2. Description of the Related Art
Farrenkopf et al. (see Farrenkopf, R. L., Sabroff, A. E., and Wheeler, P. C., "Integral Pulse Frequency On-Off Control," Guidance and Control II, Edited by R. C. Langford and C. J. Mundo, Vol. 13, Progress in Astronautics and Aeronautics, Academic Press, New York, 1964, pp. 185-216) presented a complete procedure for designing a single-axis IPFM controller, and compared its performance with a saturating proportional-plus-derivative controller and a relay controller with a deadband and hysteresis. Abdel-Rahman (see Abdel-Rahman, T.M.M., The Effects of Structural Flexibility on the Nonlinear Attitude Control of Spacecraft, Institute for Aerospace Studies, University of Toronto, UTIAS Report No. 222, December 1977) compared it further with a dual time constant pseudorate controller. The unique characteristics and benefits of an IPFM controller are: It activates a thruster pulse of constant width whenever the integral of a linear combination of position and rate errors exceeds a certain threshold; the frequency of the jet firing is thereby modulated, keeping the pulsewidth constant. Farrenkopf, et al. (see Farrenkopf, Sabroff, and Wheeler, above) conclude that because of integration of the errors, the effect of sensor noise is considerably mitigated and the attitude control is much smoother than that by a pseudorate controller. This is true also because of availability of the rate error. Owing to these features, the IPFM controller is not as debilitated by structural flexibility as a pseudorate controller is, even when the natural damping of the structure is low (.zeta..apprxeq.0.0025) and the sensor time lag large (see Abdel-Rahman, above). As will be disclosed below, IPFM controllers are therefore utilized herein for target tracking, requiring large angle multi-axis attitude motions, and for spacecraft attitude control under disturbance torques.

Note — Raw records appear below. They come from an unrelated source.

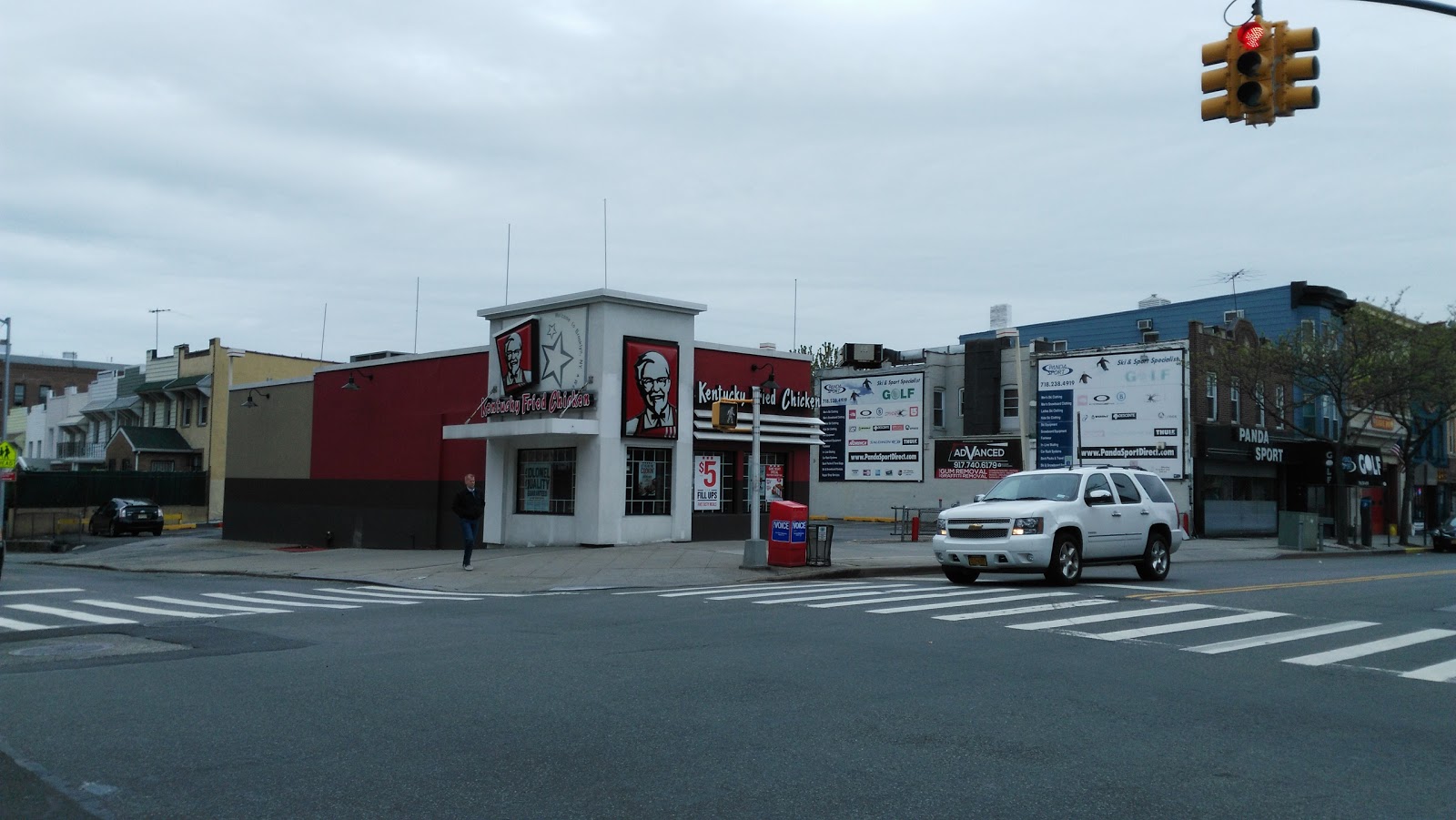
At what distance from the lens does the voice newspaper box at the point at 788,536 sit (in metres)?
20.5

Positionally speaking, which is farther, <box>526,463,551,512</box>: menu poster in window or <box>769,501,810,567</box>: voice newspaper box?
<box>526,463,551,512</box>: menu poster in window

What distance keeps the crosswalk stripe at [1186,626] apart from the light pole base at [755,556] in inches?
338

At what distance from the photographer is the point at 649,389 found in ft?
88.8

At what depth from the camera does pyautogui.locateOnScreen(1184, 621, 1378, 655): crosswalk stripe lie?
11383mm

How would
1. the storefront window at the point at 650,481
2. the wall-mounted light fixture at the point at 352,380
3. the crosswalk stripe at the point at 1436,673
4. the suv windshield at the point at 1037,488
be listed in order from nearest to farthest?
the crosswalk stripe at the point at 1436,673
the suv windshield at the point at 1037,488
the storefront window at the point at 650,481
the wall-mounted light fixture at the point at 352,380

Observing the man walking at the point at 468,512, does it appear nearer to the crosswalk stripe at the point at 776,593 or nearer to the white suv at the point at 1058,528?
the crosswalk stripe at the point at 776,593

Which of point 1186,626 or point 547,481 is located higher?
point 547,481

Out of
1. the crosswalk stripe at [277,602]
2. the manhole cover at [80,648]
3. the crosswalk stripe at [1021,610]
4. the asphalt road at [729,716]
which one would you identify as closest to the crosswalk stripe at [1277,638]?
the asphalt road at [729,716]

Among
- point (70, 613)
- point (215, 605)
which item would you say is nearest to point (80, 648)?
point (70, 613)

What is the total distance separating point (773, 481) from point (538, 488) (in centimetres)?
613

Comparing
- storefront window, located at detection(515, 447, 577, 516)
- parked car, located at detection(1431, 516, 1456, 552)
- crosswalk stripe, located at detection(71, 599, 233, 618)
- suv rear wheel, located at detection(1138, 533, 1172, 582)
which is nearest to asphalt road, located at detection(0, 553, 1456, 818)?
crosswalk stripe, located at detection(71, 599, 233, 618)

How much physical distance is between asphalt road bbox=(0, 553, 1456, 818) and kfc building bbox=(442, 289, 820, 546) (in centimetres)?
1258

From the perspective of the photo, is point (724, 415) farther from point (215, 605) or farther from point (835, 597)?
point (215, 605)

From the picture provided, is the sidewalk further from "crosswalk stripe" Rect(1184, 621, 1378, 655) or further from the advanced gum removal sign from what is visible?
the advanced gum removal sign
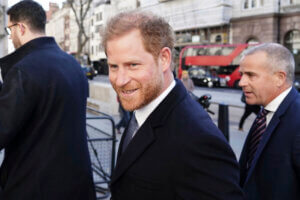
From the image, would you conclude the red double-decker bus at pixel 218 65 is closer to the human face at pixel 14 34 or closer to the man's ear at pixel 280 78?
the man's ear at pixel 280 78

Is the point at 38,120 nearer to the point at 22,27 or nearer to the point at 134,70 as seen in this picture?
the point at 22,27

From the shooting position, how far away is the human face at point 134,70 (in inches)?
52.4

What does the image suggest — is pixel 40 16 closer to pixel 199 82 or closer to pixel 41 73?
pixel 41 73

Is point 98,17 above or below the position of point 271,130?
above

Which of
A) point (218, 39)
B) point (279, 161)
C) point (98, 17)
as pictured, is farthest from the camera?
point (98, 17)

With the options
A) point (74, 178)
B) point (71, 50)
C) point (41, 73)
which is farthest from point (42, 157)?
point (71, 50)

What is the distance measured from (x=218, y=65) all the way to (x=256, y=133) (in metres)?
26.0

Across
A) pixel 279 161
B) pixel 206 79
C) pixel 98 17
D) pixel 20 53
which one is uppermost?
pixel 98 17

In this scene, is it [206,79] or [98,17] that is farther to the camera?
[98,17]

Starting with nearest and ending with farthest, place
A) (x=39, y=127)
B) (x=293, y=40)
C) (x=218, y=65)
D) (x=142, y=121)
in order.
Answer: (x=142, y=121) → (x=39, y=127) → (x=218, y=65) → (x=293, y=40)

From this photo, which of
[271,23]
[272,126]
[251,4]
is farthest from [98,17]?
[272,126]

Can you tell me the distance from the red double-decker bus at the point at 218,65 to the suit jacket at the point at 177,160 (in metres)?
25.0

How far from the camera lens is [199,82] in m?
26.9

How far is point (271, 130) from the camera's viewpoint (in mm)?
1998
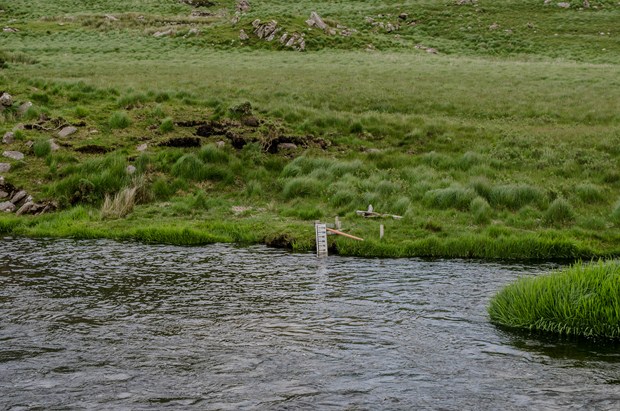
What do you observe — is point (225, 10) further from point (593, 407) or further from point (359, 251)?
point (593, 407)

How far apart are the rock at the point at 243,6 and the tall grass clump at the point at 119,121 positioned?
3371 inches

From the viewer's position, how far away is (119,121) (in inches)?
1228

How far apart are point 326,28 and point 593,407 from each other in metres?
74.6

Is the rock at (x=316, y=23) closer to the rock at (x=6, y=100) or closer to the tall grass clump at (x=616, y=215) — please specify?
the rock at (x=6, y=100)

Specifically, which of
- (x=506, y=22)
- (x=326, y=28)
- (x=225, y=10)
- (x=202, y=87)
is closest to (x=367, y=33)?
(x=326, y=28)

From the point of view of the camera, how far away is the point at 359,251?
19656mm

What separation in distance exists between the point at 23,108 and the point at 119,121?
16.9ft

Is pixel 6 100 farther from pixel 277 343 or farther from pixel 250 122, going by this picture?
pixel 277 343

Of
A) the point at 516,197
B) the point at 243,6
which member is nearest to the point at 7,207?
the point at 516,197

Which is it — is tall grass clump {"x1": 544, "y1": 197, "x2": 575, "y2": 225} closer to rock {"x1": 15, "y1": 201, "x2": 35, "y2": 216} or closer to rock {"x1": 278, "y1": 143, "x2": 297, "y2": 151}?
rock {"x1": 278, "y1": 143, "x2": 297, "y2": 151}

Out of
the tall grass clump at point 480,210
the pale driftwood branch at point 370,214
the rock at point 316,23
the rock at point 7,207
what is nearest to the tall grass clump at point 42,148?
the rock at point 7,207

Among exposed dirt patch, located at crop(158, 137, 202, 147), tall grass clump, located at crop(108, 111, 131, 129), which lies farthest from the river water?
tall grass clump, located at crop(108, 111, 131, 129)

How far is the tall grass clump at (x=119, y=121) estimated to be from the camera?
102 ft

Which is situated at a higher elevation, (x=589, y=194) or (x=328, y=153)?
(x=328, y=153)
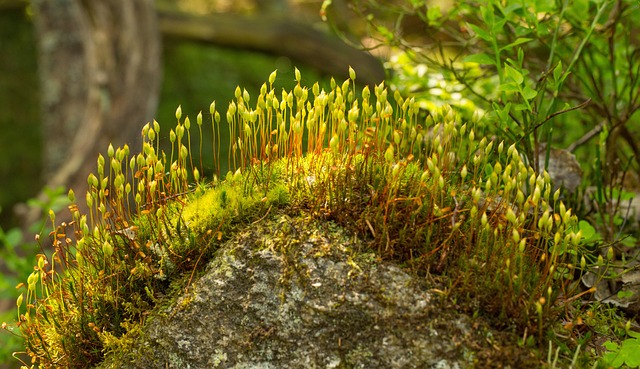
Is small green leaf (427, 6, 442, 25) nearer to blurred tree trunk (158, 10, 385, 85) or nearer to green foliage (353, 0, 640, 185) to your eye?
green foliage (353, 0, 640, 185)

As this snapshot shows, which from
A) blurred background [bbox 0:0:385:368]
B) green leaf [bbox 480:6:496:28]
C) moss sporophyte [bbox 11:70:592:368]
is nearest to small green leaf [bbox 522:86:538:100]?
moss sporophyte [bbox 11:70:592:368]

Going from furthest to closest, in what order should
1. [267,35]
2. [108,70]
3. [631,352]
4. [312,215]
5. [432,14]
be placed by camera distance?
[267,35] → [108,70] → [432,14] → [312,215] → [631,352]

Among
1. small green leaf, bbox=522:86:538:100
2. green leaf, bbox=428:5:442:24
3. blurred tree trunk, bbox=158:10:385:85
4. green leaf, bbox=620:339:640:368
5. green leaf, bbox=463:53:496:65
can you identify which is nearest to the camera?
green leaf, bbox=620:339:640:368

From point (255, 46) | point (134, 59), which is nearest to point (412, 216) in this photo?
point (134, 59)

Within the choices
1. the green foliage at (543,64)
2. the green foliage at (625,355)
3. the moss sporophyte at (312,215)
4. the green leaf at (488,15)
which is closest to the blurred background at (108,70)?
the green foliage at (543,64)

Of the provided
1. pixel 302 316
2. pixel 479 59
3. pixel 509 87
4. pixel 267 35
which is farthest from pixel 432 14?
pixel 267 35

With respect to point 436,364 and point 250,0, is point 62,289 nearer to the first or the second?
point 436,364

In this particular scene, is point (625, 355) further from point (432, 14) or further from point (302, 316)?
point (432, 14)
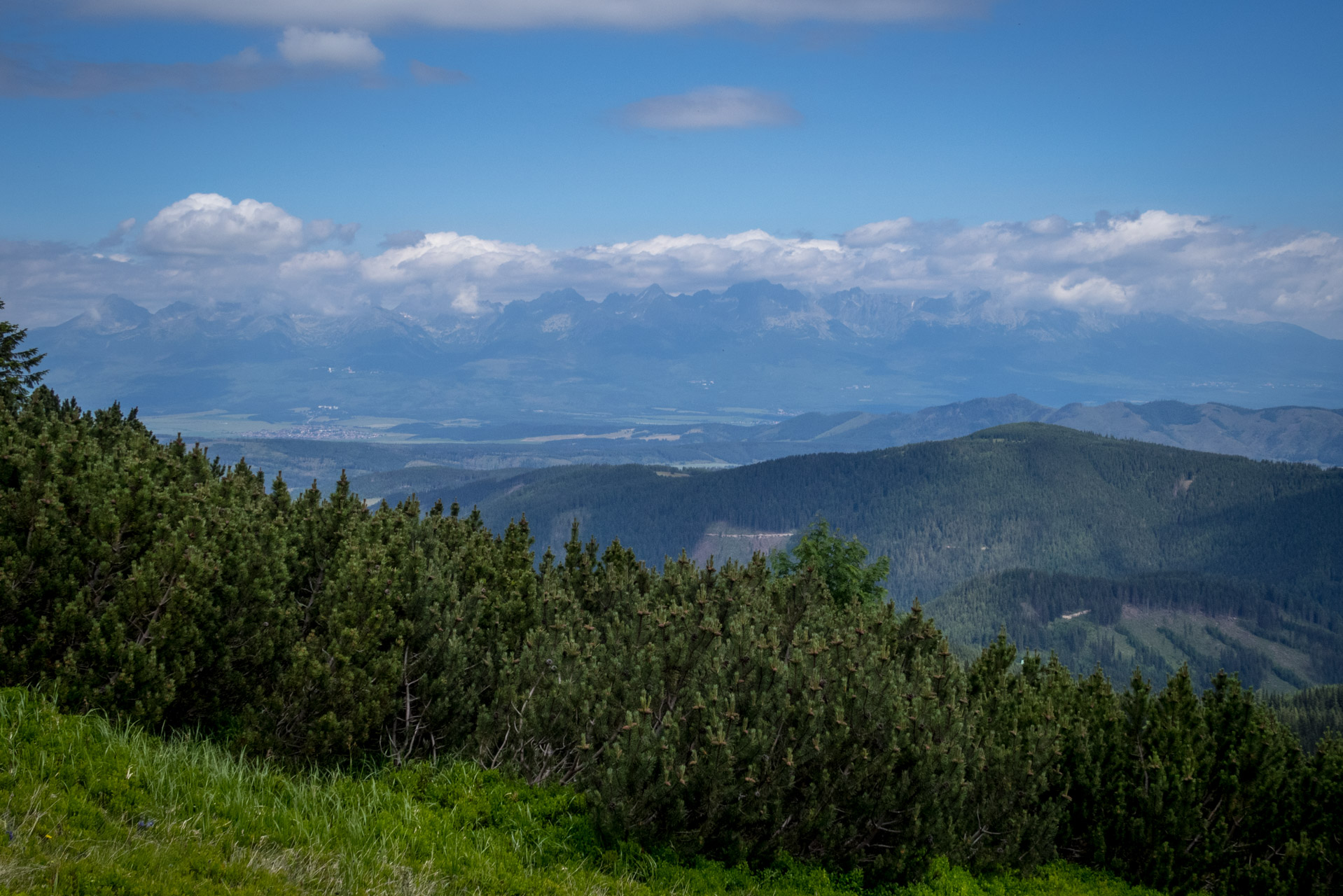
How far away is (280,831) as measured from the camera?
7617 millimetres

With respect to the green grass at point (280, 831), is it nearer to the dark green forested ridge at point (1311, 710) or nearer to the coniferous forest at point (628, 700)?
the coniferous forest at point (628, 700)

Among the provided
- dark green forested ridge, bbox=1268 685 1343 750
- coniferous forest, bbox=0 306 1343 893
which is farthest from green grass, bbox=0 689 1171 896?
dark green forested ridge, bbox=1268 685 1343 750

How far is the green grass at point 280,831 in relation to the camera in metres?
6.59

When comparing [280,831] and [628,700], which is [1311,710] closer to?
[628,700]

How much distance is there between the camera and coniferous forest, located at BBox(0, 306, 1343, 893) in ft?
28.9

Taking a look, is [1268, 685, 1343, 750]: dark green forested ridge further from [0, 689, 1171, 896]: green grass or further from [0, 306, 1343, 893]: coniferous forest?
[0, 689, 1171, 896]: green grass

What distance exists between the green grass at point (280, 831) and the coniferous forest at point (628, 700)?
0.31 meters

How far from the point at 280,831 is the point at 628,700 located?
360cm

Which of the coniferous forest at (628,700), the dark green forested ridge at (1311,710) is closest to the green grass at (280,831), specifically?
the coniferous forest at (628,700)

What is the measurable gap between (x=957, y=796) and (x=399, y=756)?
618cm

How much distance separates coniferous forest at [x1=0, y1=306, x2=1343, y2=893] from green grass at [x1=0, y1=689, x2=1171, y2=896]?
31 cm

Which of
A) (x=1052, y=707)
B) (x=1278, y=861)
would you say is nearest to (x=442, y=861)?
(x=1052, y=707)

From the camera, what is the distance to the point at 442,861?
305 inches

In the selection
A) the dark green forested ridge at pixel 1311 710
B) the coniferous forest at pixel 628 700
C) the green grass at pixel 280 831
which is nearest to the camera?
the green grass at pixel 280 831
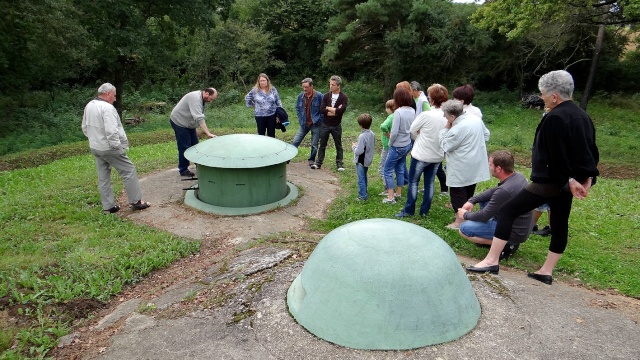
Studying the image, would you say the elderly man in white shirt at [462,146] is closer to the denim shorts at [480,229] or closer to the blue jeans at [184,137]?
the denim shorts at [480,229]

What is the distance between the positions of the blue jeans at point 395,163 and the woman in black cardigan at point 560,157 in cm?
237

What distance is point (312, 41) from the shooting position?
30.2 meters

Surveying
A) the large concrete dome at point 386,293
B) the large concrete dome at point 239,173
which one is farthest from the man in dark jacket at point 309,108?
the large concrete dome at point 386,293

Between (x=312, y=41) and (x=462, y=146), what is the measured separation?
1028 inches

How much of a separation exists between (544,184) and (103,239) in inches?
193

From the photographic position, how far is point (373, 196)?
7344 millimetres

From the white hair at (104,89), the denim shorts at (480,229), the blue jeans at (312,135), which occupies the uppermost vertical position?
the white hair at (104,89)

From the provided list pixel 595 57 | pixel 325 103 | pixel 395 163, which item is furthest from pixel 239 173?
pixel 595 57

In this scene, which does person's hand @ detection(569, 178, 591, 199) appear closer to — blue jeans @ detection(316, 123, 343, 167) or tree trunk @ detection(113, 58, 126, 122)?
blue jeans @ detection(316, 123, 343, 167)

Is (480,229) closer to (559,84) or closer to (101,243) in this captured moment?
(559,84)

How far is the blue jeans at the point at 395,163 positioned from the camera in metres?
6.50

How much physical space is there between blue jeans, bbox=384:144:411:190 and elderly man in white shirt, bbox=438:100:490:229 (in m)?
0.85

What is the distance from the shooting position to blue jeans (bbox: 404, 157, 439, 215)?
Answer: 605 cm

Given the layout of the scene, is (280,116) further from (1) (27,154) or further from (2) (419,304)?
(1) (27,154)
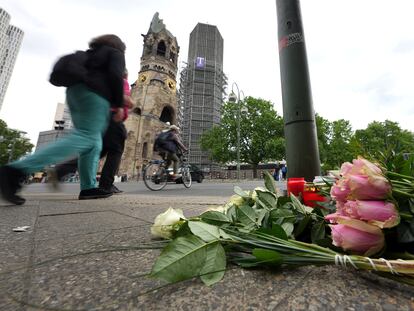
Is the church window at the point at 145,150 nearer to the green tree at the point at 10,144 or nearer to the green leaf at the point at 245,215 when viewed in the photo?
the green tree at the point at 10,144

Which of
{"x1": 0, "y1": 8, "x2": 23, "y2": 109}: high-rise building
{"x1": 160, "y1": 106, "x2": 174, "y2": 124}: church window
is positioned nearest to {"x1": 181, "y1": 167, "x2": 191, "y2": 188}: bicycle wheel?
{"x1": 160, "y1": 106, "x2": 174, "y2": 124}: church window

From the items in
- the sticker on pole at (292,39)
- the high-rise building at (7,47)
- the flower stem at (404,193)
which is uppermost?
the high-rise building at (7,47)

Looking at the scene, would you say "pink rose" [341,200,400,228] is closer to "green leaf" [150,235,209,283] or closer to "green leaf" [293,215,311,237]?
"green leaf" [293,215,311,237]

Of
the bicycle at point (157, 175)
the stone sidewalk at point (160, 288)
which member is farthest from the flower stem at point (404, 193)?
the bicycle at point (157, 175)

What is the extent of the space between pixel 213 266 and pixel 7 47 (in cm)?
7836

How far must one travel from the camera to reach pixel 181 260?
52 cm

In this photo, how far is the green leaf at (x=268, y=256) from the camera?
546mm

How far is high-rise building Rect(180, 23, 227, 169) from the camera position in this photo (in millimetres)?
49656

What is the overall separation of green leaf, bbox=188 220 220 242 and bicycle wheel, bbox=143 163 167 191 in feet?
20.9

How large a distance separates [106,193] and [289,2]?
298 centimetres

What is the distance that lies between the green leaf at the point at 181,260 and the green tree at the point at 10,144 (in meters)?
37.0

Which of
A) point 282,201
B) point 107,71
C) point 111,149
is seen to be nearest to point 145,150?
point 111,149

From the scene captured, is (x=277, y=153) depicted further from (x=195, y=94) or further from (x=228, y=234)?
(x=228, y=234)

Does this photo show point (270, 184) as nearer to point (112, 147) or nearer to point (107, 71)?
point (107, 71)
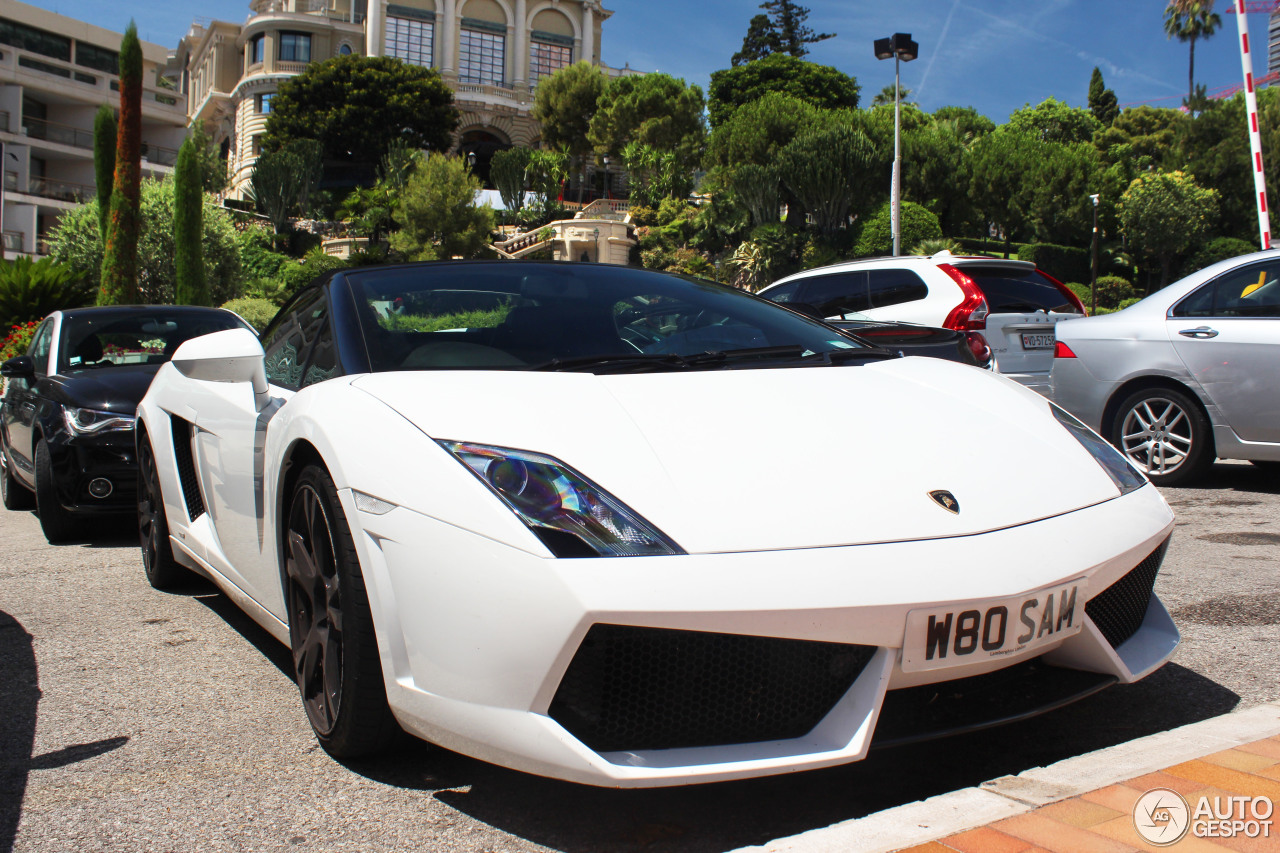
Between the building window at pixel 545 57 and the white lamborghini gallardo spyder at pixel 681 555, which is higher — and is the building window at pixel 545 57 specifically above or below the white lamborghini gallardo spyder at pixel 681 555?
above

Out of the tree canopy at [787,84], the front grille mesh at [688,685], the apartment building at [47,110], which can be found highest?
the tree canopy at [787,84]

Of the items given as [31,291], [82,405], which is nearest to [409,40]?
[31,291]

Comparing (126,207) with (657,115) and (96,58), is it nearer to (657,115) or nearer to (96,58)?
(657,115)

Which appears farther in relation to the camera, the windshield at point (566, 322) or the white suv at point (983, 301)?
the white suv at point (983, 301)

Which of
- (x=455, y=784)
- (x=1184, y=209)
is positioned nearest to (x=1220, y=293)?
(x=455, y=784)

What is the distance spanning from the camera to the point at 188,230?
24.1 meters

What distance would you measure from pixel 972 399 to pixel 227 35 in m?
94.0

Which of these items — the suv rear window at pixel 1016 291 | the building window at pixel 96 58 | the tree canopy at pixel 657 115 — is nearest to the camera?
the suv rear window at pixel 1016 291

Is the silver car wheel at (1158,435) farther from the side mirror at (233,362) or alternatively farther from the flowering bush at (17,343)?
the flowering bush at (17,343)

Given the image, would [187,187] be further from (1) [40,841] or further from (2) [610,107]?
(2) [610,107]

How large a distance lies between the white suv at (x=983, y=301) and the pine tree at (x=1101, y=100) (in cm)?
8590

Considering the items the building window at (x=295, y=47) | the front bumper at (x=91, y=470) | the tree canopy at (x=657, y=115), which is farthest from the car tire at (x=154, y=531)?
the building window at (x=295, y=47)

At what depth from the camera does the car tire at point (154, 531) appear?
13.3 feet

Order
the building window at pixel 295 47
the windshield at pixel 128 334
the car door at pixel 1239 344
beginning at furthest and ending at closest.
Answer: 1. the building window at pixel 295 47
2. the windshield at pixel 128 334
3. the car door at pixel 1239 344
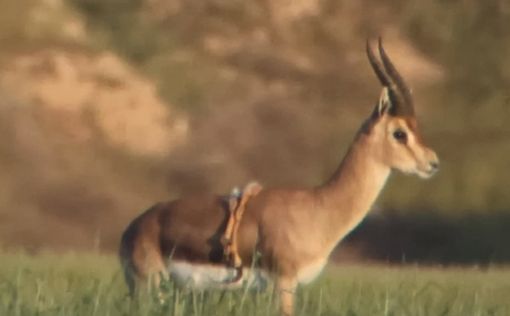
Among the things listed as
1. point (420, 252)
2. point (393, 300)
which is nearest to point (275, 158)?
point (420, 252)

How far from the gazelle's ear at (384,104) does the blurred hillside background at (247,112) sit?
17261mm

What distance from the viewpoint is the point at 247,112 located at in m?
36.9

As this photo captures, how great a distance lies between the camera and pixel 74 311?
31.6 feet

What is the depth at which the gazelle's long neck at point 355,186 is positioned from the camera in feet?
42.0

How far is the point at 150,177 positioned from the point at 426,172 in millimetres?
21212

Thrusters are particularly prone to exciting flexible modes of a spacecraft. Therefore, it is imperative to examine if flexibility degrades the controller performance, induces instability, or under some favorable circumstances the controller suppresses the vibrations. The interaction between nonlinear reaction jet controllers and structures has been analyzed in the past using describing function and Liapunov techniques. These analyses tend to be rather sophisticated, however. Moreover, symmetric elastic modes usually do not interact with spacecraft attitude, but when they do, owing to their moment arm from the vehicle mass center, thrusters must be located carefully because their translational force is not of the same genre as the angle measured by an IMU gyro. Gevarter (see Gevarter, W. B., "Basic Relations for Control of Flexible Vehicles," AIAA Journal, Vol. 8, No. 4, 1970, pp. 666-672) furnished corresponding linear stability conditions.